Мне подумалось, что это очень по-голландски с ее стороны.
– Хм-м. Вероятно, ты права – такое могло быть в одной из ее записных книжек. У меня иногда путаются воспоминания и материалы исследований.
Я немного рассказал ей о Юлиане, хотя писал преимущественно не о нем, а об Э. Ф.
– Ты еще была в Англии, когда началась так называемая Большая Травля?
Анна к тому времени уже уехала, но все еще поддерживала отношения с Э. Ф., которая, естественно, не упоминала в своих письмах ни о какой травле. Я открыл Анне глаза; она внимательно выслушала.
– Отвратительно, – сказала она. – Какая мразь эти ваши английские газеты.

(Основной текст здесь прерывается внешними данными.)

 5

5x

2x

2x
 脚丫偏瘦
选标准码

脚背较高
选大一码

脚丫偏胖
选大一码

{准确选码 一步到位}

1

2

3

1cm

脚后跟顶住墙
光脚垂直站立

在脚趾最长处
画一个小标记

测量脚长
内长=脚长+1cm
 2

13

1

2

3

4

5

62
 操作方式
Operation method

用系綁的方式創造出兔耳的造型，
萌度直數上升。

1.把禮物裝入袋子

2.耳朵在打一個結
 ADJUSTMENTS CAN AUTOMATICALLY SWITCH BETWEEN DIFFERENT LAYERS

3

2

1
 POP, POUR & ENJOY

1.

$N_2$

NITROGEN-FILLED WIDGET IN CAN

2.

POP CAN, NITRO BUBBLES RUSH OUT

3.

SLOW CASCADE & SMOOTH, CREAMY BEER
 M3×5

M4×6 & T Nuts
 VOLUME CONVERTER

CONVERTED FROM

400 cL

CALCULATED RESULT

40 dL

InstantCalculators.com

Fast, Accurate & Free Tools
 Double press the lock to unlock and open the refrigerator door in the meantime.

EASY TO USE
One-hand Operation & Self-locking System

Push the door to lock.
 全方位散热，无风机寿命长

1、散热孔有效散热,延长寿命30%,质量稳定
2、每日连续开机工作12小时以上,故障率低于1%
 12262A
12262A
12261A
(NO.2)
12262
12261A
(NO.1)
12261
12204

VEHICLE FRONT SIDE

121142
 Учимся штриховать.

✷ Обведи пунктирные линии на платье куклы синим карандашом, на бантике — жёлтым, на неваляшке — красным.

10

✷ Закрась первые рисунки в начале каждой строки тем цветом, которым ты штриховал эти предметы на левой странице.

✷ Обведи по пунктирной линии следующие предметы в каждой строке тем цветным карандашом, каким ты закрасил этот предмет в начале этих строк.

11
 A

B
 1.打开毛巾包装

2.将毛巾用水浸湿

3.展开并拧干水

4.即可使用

– Да. Я бы не сказал, что это стоило ей работы. Но она точно перестала читать лекции и писать книжные рецензии.
– У нее остались какие-нибудь материалы, подготовленные для печати?
– По сути, нет. – Я рассказал ей об исчезнувших записных книжках и своих мыслях на этот счет. – Возможно, она даже планировала роман, – закончил я.
– Очень в этом сомневаюсь.
– И правильно делаешь.
Я не знал, как мне пробиться сквозь вступительную фазу. Кончай мямлить, приказал я самому себе.
– Ты не возражаешь, если я задам тебе пару вопросов?
– Задавай.
– О’кей, я понимаю, что это маловероятно, но она когда-нибудь упоминала при тебе мужчину в двубортном пальто?
Анна рассмеялась:
– Да ты прямо Шерлок Холмс.
Мне это понравилось. Мне нравилось, что она меня поддразнивает. Это навевало воспоминания. Мы вернулись мыслями к нашей учебе, поговорили о занятиях, о том, что запомнилось, о том, кто нам нравился или не нравился.
– Она была к нам очень добра, – сказал я. – А помнишь Линду?
– Конечно, – ответила Анна, но, по-моему, в ее лице что-то едва уловимо изменилось.
– У нее всегда были, как она выражалась, «сердечные тревоги». Помню, она у меня спрашивала, не стоит ли ей проконсультироваться на этот счет с Э. Ф. Я пытался ее отговорить, но она все равно сунулась. И какую замечательную фразу сказала ей Э. Ф.: «Вот это самое важное. Важнее нет ничего», – с оттенком самодовольства процитировал я.
– Какой же ты недоумок, – раздраженно бросила Анна. – И совсем в этом плане не изменился, так ведь? Линда – говоря твоими словами, бедняжка Линда – консультировалась, как ты выразился, о тебе!
– Обо мне? Черт. Почему… почему же она мне ничего не сказала? Почему никто не сказал мне ни слова? – А сам подумал: «недоумок» – не в бровь, а в глаз. – Тьфу, черт. Мне нужно время, чтобы это переварить.
– Ну, у тебя вся жизнь впереди, – бессердечно, как мне показалось, напомнила Анна.